You are viewing a plain text version of this content. The canonical link for it is here.
Posted to dev@zookeeper.apache.org by "tom liu (JIRA)" <ji...@apache.org> on 2011/03/15 11:01:29 UTC

[jira] Created: (ZOOKEEPER-1017) Follower.followLeader throws SocketException, then shutdown Follower

Follower.followLeader throws SocketException, then shutdown Follower
--------------------------------------------------------------------

                 Key: ZOOKEEPER-1017
                 URL: https://issues.apache.org/jira/browse/ZOOKEEPER-1017
             Project: ZooKeeper
          Issue Type: Bug
          Components: quorum
    Affects Versions: 3.3.3
         Environment: JDK1.6.0_17/CentOS5.5
            Reporter: tom liu


i use three node to deploy zkcluster. but follower node throws SocketException twice every day.
2011-03-15 14:15:48,260 - WARN  [QuorumPeer:/0:0:0:0:0:0:0:0:2181:Follower@90] - Exception when following the leader
java.net.SocketException: Broken pipe
        at java.net.SocketOutputStream.socketWrite0(Native Method)
        at java.net.SocketOutputStream.socketWrite(SocketOutputStream.java:92)
        at java.net.SocketOutputStream.write(SocketOutputStream.java:136)
        at java.io.BufferedOutputStream.flushBuffer(BufferedOutputStream.java:65)
        at java.io.BufferedOutputStream.flush(BufferedOutputStream.java:123)
        at org.apache.zookeeper.server.quorum.Learner.writePacket(Learner.java:126)
        at org.apache.zookeeper.server.quorum.Learner.ping(Learner.java:361)
        at org.apache.zookeeper.server.quorum.Follower.processPacket(Follower.java:116)
        at org.apache.zookeeper.server.quorum.Follower.followLeader(Follower.java:80)
        at org.apache.zookeeper.server.quorum.QuorumPeer.run(QuorumPeer.java:644)
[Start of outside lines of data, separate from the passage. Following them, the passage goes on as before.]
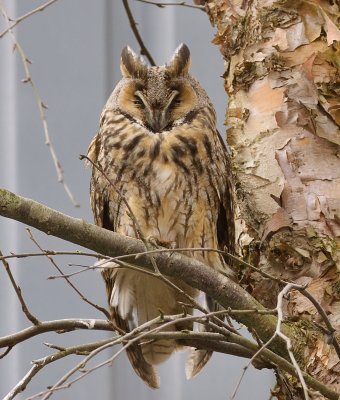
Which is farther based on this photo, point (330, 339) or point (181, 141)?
point (181, 141)

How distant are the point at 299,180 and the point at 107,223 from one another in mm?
546

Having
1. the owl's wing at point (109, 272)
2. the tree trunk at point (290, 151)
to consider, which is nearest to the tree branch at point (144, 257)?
the tree trunk at point (290, 151)

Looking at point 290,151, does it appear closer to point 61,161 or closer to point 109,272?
point 109,272

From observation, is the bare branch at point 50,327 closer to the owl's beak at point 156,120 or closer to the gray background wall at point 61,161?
the owl's beak at point 156,120

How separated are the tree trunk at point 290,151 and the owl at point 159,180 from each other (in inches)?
4.2

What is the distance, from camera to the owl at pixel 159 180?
89.0 inches

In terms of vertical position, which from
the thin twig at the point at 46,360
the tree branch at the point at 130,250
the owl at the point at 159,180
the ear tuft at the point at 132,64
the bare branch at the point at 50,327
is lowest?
the thin twig at the point at 46,360

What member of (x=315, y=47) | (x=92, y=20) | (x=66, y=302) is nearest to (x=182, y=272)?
(x=315, y=47)

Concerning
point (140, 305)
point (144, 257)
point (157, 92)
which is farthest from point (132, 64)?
point (144, 257)

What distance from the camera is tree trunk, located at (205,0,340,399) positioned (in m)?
1.97

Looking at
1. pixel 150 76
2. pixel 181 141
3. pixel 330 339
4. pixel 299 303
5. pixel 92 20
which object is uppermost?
pixel 92 20

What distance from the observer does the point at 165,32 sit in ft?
10.5

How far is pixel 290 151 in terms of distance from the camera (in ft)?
6.83

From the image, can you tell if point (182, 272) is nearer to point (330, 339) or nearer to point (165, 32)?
point (330, 339)
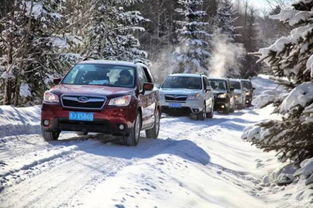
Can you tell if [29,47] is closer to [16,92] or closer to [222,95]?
[16,92]

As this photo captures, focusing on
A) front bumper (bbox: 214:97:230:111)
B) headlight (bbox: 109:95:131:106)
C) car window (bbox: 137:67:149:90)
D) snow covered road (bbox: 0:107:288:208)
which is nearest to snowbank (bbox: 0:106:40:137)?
snow covered road (bbox: 0:107:288:208)

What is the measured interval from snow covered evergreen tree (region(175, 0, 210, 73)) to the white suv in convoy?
103ft

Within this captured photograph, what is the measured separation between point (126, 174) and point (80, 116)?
2.85 metres

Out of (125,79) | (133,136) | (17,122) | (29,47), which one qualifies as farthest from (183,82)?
(133,136)

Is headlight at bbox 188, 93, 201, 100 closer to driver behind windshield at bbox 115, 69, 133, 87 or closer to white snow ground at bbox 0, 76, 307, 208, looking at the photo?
white snow ground at bbox 0, 76, 307, 208

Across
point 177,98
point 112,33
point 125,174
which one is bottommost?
point 125,174

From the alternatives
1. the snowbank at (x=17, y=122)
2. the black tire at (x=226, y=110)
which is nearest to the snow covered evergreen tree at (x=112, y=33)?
the black tire at (x=226, y=110)

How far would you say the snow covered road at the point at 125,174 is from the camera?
19.0ft

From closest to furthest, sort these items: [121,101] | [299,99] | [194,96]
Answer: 1. [299,99]
2. [121,101]
3. [194,96]

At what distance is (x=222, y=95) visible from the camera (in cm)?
2659

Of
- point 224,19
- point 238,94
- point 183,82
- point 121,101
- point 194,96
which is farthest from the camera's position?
point 224,19

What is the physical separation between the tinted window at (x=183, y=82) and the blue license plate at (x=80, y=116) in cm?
1098

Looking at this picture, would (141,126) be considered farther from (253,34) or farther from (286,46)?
(253,34)

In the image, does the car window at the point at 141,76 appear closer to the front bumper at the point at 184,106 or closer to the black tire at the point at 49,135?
the black tire at the point at 49,135
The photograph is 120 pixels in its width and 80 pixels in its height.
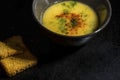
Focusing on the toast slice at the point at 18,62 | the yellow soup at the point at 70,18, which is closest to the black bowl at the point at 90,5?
the yellow soup at the point at 70,18

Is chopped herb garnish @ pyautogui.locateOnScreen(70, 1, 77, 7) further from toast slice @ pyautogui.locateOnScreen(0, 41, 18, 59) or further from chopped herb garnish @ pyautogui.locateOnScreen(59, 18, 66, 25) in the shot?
toast slice @ pyautogui.locateOnScreen(0, 41, 18, 59)

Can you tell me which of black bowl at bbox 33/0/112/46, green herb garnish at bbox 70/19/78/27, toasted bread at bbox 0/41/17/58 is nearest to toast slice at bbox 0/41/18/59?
toasted bread at bbox 0/41/17/58

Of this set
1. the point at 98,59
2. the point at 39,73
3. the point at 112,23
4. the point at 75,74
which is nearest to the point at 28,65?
the point at 39,73

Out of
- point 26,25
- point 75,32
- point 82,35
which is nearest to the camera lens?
point 82,35

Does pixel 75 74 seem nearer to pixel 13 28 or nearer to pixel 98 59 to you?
pixel 98 59

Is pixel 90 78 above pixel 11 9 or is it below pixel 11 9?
below

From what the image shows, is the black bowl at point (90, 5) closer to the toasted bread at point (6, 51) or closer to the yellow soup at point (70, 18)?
the yellow soup at point (70, 18)

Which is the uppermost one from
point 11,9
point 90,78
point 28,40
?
point 11,9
i found the reason is that Follower do not reponse Leader's Ping just on time.
so, i add some logs. finnally, i found that, in org.apache.zookeeper.server.SyncRequestProcessor: 
{noformat}
    public void processRequest(Request request) {
        // request.addRQRec(">sync");
        //TODO tom liu added
    	if(LOG.isDebugEnabled()) {
    		LOG.debug("Processing request::" + request);
    	}
        queuedRequests.add(request);
        //TODO tom liu added
    	if(LOG.isDebugEnabled()) {
    		LOG.debug("Processing request::" + request);
    	}
    }
{noformat}

that log is:
2011-03-15 14:15:34,515 - DEBUG [QuorumPeer:/0:0:0:0:0:0:0:0:2181:SyncRequestProcessor@189] - Processing request::sessionid:0x22e9907b5d50000 type:setData cxid:0x70b55 zxid:0xd50000a73f txntype:5 reqpath:n/a
2011-03-15 14:15:48,259 - DEBUG [QuorumPeer:/0:0:0:0:0:0:0:0:2181:SyncRequestProcessor@194] - Processing request::sessionid:0x22e9907b5d50000 type:setData cxid:0x70b55 zxid:0xd50000a73f txntype:5 reqpath:n/a

so: elapsed time=13744, LearnerHandler's ia.readRecord TimeOut on run method, then Leader shutdown, and re-elect Leader process.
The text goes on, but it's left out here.